──────── Given passage ────────


  2. That was a lot more interesting than I thought it would be. Although I would say that you aught to expand ‘social games’ to ‘apps’ in general. Social services that require or strongly suggest integration with the social network (Facebook) outside of games I think would be as just as applicable.

    With little to no experience in the field of modelling this kind of data I ask: Is the EUREKA model designed to be used before or during the life of a social game? IE is its primary purpose meant to be used to highlight problematic engagement areas in a game with live data or is it primarily used as a tool to figure out optimal areas to spend the most effort to get the best engagement from upon release of a game? Or both?! 😛

    • Two questions to answer here. I talk about games because I’m actually an expert on games and have studied their social behavior and analytic patterns extensively. Although you are certainly correct that many classes of social apps exhibit the same properties…. I could not claim to KNOW for sure, so I try to confine my confident proclamations to subjects on which I am “expert” 🙂

      I’m embarrassed to say that it started out very practical and then I got carried away with solving the math problem and rendered the version of it on my site a little abstract for practical application. What I have been meaning to get around to writing is a version that takes standard game metrics that people track today and solves for a EUREKA “fit” for that data. Writing it is a bit of a PITA, not the most “interesting” problem to solve and it’s something any skilled mathematician could create using the equations I published, so I figured my work is done. In principal somebody who understood the model could set the parameters to fit measured data and get a predictive result. The trick would be to fit D1, D7, and D30 traffic drop-off rates to an exponential growth or decline co-efficient and plug that into EUREKA. Most companies do not have the analytics infrastructure to track things like re-engagement rate or their viral pipeline, so getting good quality data for the equations turns out to be the most difficult challenge with using them. I hate to recall how much time we spend hadoop dumpster diving at Hi5 to guestimate these kinds of metrics.

──────── Recorded data ────────

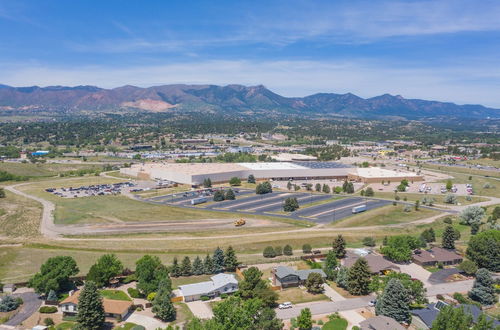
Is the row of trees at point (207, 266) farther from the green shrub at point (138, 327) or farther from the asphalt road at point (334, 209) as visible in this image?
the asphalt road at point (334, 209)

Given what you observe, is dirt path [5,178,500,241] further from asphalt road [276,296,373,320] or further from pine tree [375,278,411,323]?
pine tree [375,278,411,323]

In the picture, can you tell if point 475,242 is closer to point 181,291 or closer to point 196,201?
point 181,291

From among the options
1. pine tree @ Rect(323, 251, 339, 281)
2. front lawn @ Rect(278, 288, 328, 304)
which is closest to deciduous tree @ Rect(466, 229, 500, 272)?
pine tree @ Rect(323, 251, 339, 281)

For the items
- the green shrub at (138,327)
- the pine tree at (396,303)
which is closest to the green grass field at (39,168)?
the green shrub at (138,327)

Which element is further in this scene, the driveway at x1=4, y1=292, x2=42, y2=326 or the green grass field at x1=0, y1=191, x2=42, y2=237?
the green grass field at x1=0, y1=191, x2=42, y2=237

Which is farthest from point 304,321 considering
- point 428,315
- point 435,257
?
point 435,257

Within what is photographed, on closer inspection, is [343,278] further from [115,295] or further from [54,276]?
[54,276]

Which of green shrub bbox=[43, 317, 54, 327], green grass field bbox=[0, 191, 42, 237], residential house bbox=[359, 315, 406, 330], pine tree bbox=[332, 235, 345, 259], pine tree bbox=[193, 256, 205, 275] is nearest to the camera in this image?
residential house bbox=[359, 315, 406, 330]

────────

__Set of tasks__
1/ In the comment thread on the EUREKA model, why does the reply keep its claims to games instead of widening them to social apps in general?
2/ Write the next part of the comment thread on the EUREKA model, picking up after its last sentence.
The material was taken from a separate source and has nothing to do with the text.

__Exercise answers__
1/ The reply's author is an expert on games and has studied their social behavior and analytic patterns extensively. Other social apps may show the same properties, but the author cannot claim to know that for sure and so makes confident claims only on subjects of expertise.

2/
    • weirdly I might actually suggest using the much earlier SEIR version of the model for basic game virality metrics. It’s obviously simpler to understand and although it doesn’t model the critical interior re-engagement behavior of acquired audiences, I generally found that the SEIR model was fine for predicting the early life cycle of a viral game. The more advanced EUREKA model WAS rigged to be useful for forecasting game revenue including simulated traffic cohorts, specifically to help marketers understand when and how much to spend on traffic acquisition and how much it would return. I’m particularly proud of this work but suspect that I would have to devote a lot more effort to explaining it or simplifying it to make it usable by a wider audience of less mathematically inclined users.